• [Stated task A]: Can you condense the paragraph in the Unicode page that begins "When one talks about a unicode code point" into a short list that keeps its main facts?
• [Stated task B]: Will you continue the Unicode page, starting right after its final paragraph?

• [Excerpt provided]:
------------------------------------------------------------------------

# 🏠 Learn new characters – Unicode

Did you know you can type way more characters than what is on your keyboard? Learn when to use them.

Each character in the computer world has a number, for example A is 65, a is 97, é is 233, the greek letter α is 945. This number is called the Unicode code point. You may have heard of ASCII, US-ASCII code is old and created by Americans, it represents only the first 128 characters, so 65 for A is an ASCII code and Unicode code, but 945 for α did not exist at the time of ASCII.

When one talks about a unicode code point like 945, everyone likes to write the standard U+xxxx notation where xxxx is the code in hexadecimal. The letter é is then called U+00E9 because E9 in hexadecimal is 233 in decimal. Tables exist with the list of all characters. Unicode also gives a unique name using only A-Z characters and the dash like LATIN SMALL LETTER E WITH ACUTE for é.

------------------------------------------------------------------------

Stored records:
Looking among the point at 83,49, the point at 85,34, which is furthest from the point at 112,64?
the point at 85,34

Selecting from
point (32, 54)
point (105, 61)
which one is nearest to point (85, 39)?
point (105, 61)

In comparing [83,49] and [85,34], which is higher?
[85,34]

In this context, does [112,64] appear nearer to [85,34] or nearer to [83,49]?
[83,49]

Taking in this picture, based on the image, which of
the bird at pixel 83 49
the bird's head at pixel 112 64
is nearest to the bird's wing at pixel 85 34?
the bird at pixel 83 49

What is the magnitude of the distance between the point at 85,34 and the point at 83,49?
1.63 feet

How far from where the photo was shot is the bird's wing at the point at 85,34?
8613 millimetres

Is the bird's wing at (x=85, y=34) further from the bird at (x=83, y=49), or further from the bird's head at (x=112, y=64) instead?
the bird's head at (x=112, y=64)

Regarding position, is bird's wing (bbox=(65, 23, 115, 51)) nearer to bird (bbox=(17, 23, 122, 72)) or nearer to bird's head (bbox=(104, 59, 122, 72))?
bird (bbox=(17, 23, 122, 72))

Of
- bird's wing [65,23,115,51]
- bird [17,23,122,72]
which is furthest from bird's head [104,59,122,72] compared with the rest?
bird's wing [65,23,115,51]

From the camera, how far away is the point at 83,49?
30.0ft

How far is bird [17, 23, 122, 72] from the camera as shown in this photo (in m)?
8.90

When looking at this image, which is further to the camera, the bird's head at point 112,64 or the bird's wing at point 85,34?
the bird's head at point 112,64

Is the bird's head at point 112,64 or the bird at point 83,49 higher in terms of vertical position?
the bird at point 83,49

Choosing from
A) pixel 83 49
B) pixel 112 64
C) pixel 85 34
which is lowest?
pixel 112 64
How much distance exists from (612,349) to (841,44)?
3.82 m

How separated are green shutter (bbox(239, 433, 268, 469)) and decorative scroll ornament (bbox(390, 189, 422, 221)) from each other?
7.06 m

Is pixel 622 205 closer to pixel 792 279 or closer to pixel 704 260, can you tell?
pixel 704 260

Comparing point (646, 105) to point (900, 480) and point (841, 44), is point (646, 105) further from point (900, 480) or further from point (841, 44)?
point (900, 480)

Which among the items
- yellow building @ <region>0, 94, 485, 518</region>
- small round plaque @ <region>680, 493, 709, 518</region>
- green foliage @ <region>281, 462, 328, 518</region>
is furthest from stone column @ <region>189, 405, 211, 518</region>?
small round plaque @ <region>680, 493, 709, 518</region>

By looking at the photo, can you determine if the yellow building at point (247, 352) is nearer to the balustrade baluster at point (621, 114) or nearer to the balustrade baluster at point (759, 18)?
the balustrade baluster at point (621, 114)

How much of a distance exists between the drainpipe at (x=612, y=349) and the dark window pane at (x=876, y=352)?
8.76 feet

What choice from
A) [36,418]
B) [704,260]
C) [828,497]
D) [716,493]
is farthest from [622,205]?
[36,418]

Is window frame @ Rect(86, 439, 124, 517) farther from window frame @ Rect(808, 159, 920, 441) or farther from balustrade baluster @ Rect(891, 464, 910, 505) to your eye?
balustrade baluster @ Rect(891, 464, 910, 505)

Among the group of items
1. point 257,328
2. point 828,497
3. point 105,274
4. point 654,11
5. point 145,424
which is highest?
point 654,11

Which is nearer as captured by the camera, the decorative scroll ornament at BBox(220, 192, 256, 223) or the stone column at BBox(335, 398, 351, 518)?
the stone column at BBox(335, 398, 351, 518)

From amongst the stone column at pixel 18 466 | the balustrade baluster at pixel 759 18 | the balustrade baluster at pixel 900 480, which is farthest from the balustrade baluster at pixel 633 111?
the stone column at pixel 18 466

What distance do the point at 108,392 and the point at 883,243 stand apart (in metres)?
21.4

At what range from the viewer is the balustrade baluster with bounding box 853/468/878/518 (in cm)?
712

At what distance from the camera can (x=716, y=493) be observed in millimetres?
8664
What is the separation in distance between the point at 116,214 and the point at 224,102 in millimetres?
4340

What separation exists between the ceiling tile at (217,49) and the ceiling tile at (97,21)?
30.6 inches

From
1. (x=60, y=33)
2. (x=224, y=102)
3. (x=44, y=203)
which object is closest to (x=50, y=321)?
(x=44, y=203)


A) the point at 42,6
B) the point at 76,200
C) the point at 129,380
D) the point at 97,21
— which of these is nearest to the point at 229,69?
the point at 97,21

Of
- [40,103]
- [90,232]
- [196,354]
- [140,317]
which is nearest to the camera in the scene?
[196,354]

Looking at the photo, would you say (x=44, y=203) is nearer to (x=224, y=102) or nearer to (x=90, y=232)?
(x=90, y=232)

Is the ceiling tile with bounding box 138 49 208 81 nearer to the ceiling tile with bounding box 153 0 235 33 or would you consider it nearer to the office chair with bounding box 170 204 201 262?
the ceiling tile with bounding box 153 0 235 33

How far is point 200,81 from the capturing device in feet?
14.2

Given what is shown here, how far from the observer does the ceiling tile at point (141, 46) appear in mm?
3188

------------------------------------------------------------------------

• [Exercise answer A]:
- A Unicode code point is usually written in the U+xxxx notation, where xxxx is the code in hexadecimal.
- The letter é is U+00E9, because E9 in hexadecimal equals 233 in decimal.
- Tables list all the characters.
- Unicode also gives each character a unique name made only of A-Z characters and the dash, such as LATIN SMALL LETTER E WITH ACUTE for é.

• [Exercise answer B]:
To encode one or more characters in sequence of bytes), one must use an encoding like the very popular and used broadly utf-8. For a longer story, come here. A reference on the Internet is also this blog post

Unicode is much more complex than just choosing number for each character, it features bidirectional characters, combining characters, CJK (Chinese, Japanese, Korean) characters, emoji, normalization, and much more.

## Stuff in math

• Use LaTeX! Fractions like \frac{1}{1+x}, integrals like \int_{1}{x} x^2 dx, symbols like \iff... Everything is there. Available for pdf, web, svg, PowerPoint.

• 3 · 2, 3 ⋅ 2 ou 3 × 2 NOT 3 . 2, 3.2, 3•2, 3x2 — The multiplication cross does not have the same shape as a x, in handwriting the x should be rounded (). In french litterature, the multiplication may be noted 2.3 but I prefer to use the English convention that has the dot in the middle 2·3 such that the height is the same as the others 2+3, 23, 2×3 or 2÷3. U+00B7 · MIDDLE DOT \cdot &middot;, U+22C5 ⋅ DOT OPERATOR, U+00D7 × MULTIPLICATION SIGN \times, U+2022 • BULLET.

• 2−1 = −1 NOT 2-1 = -1 — The dash - used in compound words in French and other langauges is not the same as the one from the substraction operation, the minus used in substraction has the same width as the + or the ×. LaTeX in math mode will replace the simple dash - by the correct sign . U+2212 − MINUS SIGN &minus;.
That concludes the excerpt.